* Task objective *
When you copy the data that follows, reproduce every word exactly and leave out the images.

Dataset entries
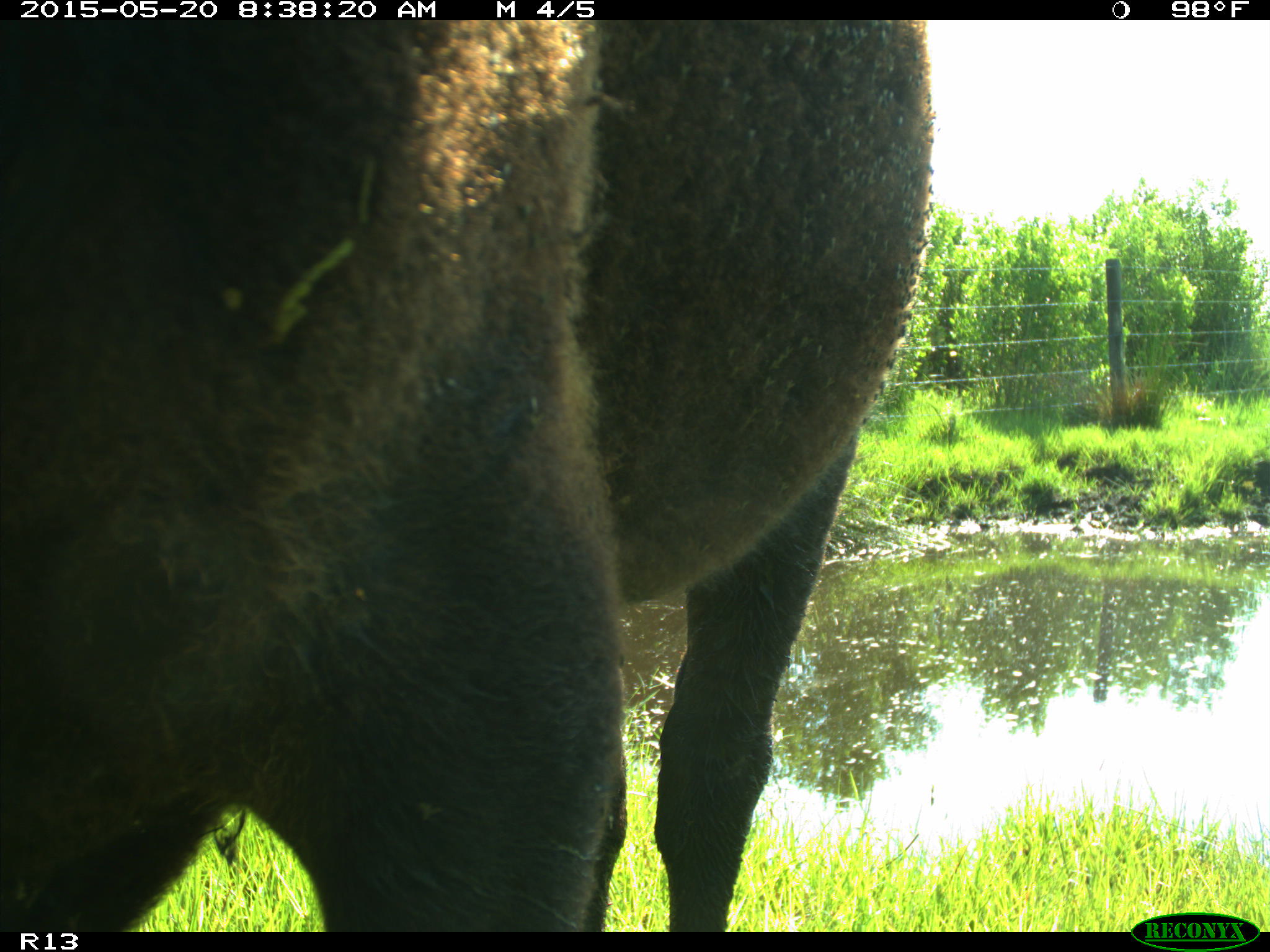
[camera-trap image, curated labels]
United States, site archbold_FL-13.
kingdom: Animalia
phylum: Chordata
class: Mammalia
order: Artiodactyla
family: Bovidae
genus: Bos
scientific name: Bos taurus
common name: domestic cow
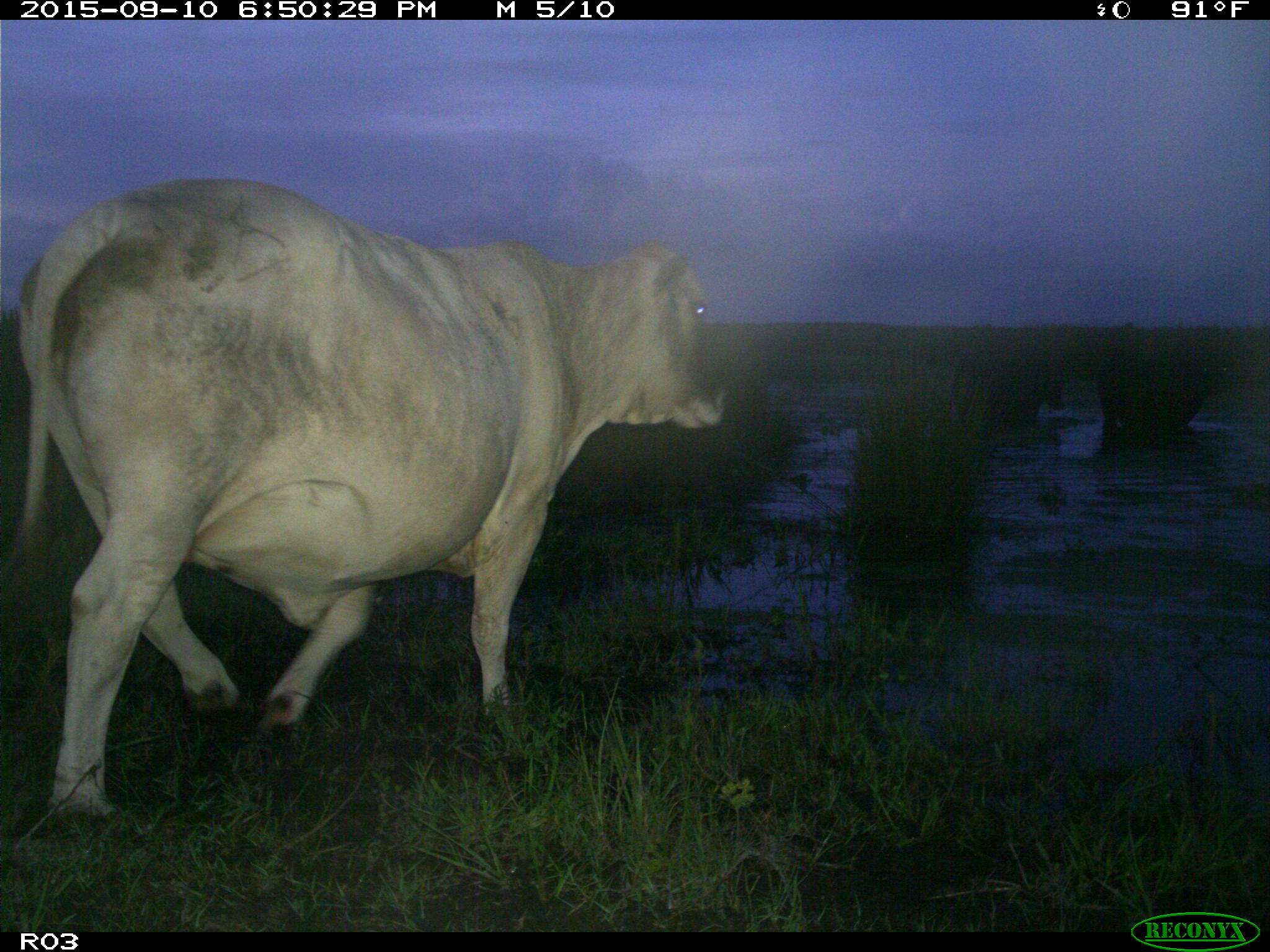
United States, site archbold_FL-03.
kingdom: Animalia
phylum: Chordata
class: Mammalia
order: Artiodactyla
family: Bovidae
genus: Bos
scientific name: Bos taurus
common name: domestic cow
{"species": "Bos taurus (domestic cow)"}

* Completed exercise *
[camera-trap image, curated labels]
United States, site archbold_FL-13.
kingdom: Animalia
phylum: Chordata
class: Mammalia
order: Artiodactyla
family: Bovidae
genus: Bos
scientific name: Bos taurus
common name: domestic cow
United States, site archbold_FL-03.
kingdom: Animalia
phylum: Chordata
class: Mammalia
order: Artiodactyla
family: Bovidae
genus: Bos
scientific name: Bos taurus
common name: domestic cow
{"species": "Bos taurus (domestic cow)"}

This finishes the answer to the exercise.